Sim, nesse contexto, a ideia de artista ou criador necessariamente precisa passar por um processo de reflexão e ressignificação.
Na música, pelo menos, a figura do artista está muito associada à ideia de sucesso. Durante muito tempo, as plataformas digitais e os serviços de streaming vieram acompanhados por um discurso de democratização: a promessa de que qualquer pessoa poderia publicar sua obra, chegar a novas audiências e encontrar oportunidades.
No entanto, com o tempo ficou demonstrado que essa suposta democratização também gerou novas dinâmicas de concentração.
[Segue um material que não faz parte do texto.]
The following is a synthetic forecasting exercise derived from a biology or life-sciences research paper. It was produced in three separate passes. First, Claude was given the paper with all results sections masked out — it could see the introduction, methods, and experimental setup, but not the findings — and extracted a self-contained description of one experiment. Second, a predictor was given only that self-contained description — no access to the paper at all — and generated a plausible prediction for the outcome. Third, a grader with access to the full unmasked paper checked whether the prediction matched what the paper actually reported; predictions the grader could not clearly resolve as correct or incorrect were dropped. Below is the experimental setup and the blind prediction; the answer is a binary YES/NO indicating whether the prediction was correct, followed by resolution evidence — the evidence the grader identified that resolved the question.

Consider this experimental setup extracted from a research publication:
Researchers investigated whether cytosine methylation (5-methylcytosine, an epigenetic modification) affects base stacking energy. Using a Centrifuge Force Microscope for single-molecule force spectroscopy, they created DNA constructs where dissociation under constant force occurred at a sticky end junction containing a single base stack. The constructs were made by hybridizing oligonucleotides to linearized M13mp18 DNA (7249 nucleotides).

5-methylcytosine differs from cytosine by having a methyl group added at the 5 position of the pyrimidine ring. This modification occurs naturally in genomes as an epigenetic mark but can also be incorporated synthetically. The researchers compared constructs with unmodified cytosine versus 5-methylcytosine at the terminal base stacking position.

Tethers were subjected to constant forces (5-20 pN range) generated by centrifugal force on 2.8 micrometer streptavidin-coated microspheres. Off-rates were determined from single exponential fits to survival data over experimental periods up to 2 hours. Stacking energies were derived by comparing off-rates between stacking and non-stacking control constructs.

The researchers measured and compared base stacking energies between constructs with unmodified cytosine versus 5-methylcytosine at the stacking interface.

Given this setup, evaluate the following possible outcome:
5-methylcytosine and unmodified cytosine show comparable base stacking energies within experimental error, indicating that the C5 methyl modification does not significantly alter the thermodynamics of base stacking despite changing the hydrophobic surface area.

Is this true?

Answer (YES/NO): YES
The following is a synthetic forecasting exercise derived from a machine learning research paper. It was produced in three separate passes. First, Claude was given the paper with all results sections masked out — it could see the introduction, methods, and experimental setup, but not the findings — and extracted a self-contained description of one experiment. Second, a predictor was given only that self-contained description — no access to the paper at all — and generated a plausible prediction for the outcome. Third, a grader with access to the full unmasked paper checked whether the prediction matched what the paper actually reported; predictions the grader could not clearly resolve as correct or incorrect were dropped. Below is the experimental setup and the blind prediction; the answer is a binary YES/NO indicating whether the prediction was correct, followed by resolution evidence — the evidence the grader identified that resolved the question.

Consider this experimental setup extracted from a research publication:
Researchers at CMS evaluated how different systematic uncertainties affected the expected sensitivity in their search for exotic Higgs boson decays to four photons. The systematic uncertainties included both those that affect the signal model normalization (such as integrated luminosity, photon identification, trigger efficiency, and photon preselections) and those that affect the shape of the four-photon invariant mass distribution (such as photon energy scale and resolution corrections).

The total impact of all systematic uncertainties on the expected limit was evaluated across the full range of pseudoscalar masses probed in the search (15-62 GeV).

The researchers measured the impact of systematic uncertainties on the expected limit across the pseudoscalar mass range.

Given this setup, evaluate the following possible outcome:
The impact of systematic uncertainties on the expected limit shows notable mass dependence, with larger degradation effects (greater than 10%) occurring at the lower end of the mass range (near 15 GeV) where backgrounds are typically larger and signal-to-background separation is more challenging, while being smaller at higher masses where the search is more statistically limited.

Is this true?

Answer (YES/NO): NO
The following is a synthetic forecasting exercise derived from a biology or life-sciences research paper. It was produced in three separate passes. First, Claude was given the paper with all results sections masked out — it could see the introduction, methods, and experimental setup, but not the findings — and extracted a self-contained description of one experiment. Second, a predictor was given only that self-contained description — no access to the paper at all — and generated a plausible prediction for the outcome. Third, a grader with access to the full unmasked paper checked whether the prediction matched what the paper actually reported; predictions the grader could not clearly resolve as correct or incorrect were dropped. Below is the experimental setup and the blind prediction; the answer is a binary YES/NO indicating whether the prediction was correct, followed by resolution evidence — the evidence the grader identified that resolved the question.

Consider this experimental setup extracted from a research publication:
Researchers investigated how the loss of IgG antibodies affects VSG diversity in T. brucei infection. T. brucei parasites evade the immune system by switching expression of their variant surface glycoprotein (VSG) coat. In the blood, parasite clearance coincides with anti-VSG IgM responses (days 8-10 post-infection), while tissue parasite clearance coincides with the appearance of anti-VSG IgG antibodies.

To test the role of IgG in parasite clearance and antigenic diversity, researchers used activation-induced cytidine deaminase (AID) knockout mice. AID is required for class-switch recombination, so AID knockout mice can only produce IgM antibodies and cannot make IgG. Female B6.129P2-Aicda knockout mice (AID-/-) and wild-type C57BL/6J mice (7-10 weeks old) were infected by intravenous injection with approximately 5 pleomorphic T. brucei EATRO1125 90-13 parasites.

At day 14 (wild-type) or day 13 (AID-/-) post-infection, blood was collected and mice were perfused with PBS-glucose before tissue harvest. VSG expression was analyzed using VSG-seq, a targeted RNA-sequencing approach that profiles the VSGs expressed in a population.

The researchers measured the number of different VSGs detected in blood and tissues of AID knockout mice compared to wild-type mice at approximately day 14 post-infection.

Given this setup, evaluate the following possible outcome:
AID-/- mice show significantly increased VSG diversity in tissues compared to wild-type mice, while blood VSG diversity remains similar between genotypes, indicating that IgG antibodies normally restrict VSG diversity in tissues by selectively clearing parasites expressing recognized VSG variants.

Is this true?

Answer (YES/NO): NO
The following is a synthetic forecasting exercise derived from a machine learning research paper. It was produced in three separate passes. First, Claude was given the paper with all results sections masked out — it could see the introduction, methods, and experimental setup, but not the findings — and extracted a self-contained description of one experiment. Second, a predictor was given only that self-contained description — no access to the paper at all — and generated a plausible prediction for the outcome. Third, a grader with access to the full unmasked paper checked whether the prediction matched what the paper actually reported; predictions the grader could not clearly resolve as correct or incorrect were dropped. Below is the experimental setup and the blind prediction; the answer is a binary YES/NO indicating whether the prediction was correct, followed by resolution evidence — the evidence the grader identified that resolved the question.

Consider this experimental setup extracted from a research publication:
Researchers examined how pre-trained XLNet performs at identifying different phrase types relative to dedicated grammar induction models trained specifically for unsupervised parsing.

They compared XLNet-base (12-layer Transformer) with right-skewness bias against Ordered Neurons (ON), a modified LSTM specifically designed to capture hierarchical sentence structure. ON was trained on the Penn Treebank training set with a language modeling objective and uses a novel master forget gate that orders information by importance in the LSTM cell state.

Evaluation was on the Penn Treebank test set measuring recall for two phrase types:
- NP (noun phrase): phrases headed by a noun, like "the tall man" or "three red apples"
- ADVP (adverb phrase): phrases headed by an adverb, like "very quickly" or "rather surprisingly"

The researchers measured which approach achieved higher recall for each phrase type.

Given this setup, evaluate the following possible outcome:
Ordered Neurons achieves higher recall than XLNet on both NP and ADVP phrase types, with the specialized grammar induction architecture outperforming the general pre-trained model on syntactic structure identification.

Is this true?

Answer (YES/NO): NO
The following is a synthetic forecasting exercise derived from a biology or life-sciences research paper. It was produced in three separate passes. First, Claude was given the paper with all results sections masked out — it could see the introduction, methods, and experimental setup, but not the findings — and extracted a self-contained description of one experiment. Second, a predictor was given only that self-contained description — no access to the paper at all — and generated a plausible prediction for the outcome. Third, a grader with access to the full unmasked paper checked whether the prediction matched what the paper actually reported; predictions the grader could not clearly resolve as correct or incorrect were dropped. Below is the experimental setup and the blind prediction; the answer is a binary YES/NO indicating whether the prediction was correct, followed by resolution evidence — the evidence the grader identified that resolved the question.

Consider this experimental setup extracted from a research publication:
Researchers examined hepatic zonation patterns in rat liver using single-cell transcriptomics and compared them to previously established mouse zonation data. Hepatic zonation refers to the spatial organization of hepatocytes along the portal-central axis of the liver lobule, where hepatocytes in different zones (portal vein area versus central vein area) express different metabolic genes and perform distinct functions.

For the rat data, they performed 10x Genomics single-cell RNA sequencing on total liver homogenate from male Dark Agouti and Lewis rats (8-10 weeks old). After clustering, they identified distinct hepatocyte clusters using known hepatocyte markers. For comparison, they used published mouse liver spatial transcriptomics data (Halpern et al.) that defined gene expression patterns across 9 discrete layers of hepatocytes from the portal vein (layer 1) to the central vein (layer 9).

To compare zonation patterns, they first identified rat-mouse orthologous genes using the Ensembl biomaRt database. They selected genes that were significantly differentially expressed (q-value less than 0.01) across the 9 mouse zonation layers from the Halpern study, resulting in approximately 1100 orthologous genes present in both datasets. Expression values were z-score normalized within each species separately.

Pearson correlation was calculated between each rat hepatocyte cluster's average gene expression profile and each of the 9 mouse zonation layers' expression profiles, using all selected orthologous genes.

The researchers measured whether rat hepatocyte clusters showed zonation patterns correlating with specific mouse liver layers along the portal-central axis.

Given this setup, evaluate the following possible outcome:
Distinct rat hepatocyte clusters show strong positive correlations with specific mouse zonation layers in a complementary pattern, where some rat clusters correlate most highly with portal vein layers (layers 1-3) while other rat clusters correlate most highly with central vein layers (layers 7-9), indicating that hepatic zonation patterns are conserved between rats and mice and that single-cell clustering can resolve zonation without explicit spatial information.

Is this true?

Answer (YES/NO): YES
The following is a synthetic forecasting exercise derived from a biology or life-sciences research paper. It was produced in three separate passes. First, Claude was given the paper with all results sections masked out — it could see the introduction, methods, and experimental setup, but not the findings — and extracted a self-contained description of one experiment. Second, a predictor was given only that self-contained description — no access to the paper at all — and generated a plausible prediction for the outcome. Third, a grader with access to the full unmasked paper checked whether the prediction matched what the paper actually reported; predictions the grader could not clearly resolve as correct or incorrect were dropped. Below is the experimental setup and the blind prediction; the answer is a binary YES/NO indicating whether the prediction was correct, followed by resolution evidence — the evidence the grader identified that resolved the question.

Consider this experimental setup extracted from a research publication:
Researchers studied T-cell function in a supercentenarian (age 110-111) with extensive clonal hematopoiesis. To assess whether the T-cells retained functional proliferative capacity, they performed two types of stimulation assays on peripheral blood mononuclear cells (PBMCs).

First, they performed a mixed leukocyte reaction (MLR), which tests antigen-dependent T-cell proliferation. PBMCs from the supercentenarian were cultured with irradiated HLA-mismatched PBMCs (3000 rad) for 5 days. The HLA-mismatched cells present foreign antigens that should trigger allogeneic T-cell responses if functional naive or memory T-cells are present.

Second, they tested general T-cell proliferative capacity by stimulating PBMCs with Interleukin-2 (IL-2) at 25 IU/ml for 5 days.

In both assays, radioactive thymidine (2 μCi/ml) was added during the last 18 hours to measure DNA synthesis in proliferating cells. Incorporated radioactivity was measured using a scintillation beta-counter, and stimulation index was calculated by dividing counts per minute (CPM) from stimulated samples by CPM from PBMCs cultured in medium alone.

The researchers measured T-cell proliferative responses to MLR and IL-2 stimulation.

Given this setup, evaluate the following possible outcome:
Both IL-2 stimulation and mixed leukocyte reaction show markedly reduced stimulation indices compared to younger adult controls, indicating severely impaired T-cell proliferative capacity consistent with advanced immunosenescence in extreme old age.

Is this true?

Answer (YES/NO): NO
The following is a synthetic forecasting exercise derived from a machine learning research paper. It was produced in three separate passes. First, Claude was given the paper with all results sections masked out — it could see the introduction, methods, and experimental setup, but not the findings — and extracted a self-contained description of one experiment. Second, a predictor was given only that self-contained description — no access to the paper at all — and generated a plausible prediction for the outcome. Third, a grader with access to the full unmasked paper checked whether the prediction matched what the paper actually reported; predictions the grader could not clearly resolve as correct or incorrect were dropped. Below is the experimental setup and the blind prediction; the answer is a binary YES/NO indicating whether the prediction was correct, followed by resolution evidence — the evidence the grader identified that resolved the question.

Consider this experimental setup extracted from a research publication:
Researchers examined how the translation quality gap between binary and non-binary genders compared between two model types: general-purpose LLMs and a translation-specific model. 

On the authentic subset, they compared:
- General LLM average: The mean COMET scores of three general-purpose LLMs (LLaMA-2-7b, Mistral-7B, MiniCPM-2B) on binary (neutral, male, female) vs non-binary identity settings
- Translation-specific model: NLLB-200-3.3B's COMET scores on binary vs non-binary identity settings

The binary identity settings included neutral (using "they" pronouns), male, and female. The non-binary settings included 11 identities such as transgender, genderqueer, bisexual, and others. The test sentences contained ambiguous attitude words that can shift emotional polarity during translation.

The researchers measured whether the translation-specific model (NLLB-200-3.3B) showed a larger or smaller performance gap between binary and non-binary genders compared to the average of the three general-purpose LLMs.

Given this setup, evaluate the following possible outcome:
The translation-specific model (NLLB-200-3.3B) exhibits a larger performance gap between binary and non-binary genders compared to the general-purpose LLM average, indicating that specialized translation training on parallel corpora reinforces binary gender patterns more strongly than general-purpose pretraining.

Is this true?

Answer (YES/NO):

Quem administra as plataformas, o dinheiro e os direitos continua sendo, em grande medida, os mesmos atores.
Por isso, acredito que a chegada dessas novas tecnologias nos obriga a revisar o que entendemos por artista, sucesso e participação dentro do ecossistema musical.
Não podemos permitir que a inteligência artificial e os novos modelos tecnológicos continuem aprofundando essa concentração. Essa discussão precisa colocar sobre a mesa quem controla as ferramentas, quem administra os dados, quem se beneficia economicamente e qual lugar os criadores ocupam dentro dessas estruturas.
A tecnologia não deveria consolidar um sistema em que cada vez menos atores concentram o poder, os recursos e as decisões. Pelo contrário, deveria nos ajudar a construir modelos mais justos, diversos e sustentáveis para quem cria música.
8. A tecnologia está avançando muito mais rápido do que a capacidade da indústria de discutir suas consequências. Existe alguma decisão que estamos tomando hoje que, na sua opinião, pode ser muito difícil de reverter daqui a alguns anos?
Em relação ao que podemos fazer hoje e às decisões que estamos tomando — ou deixando de tomar —, acredito que um dos principais problemas é que a atividade cotidiana continua se impondo.
Sobretudo na América Latina, o ecossistema cultural é tão precarizado que muitas vezes não nos permite pensar muito adiante. Estamos constantemente resolvendo o presente, lidando com as urgências de hoje.
Essa necessidade, ou essa contingência permanente, não está nos permitindo observar com atenção suficiente o que acontece ao nosso redor. Também não nos permite dimensionar toda a informação que estamos entregando às plataformas nem pensar alternativas aos modelos atuais.
Acredito que isso terá consequências no futuro. Em algum momento não teremos outra opção a não ser começar a discutir isso seriamente, ou acabaremos presos dentro de estruturas que já hoje apresentam muitos problemas.
O desafio consiste em criar espaços para pensar além da urgência. Precisamos parar para analisar quais decisões estamos tomando, quais dados estamos cedendo, quais modelos estamos legitimando e quais alternativas podemos construir antes que essas estruturas se tornem ainda mais difíceis de modificar.
9. Depois de pesquisar esse cenário e escrever “Do estéreo à música líquida”, você ficou mais otimista ou mais preocupado com o futuro da música?
Essa pesquisa me deixou bastante preocupado. No entanto, ao mesmo tempo, sinto que ainda existe uma grande quantidade de coisas que podemos fazer.
Acredito que hoje precisamos atravessar uma espécie de dualidade emocional. Ser completamente otimista diante desse cenário seria um pouco ingênuo, mas permanecer apenas preocupado, sem acreditar que podemos transformar alguma coisa, também não contribuiria muito para o debate.
Por isso, a terceira parte do documento apresenta uma série de ações que considero possíveis. Muitas delas estão relacionadas aos temas que estamos discutindo: cobrar políticas do Estado, exigir respostas das instituições, pensar novas estruturas e abrir conversas com outras pessoas do ecossistema.
Também precisamos nos perguntar qual é nossa própria ideia de cocriação. É importante definir qual lugar queremos que a tecnologia ocupe, quais decisões estamos dispostos a compartilhar com ela e quais consideramos fundamentais dentro do nosso processo criativo.
Existem muitas pequenas ações a partir das quais podemos começar a produzir mudanças. Talvez nenhuma delas transforme sozinha todo o sistema, mas, juntas, podem nos ajudar a construir outras formas de criar, nos organizar e nos relacionar com a tecnologia.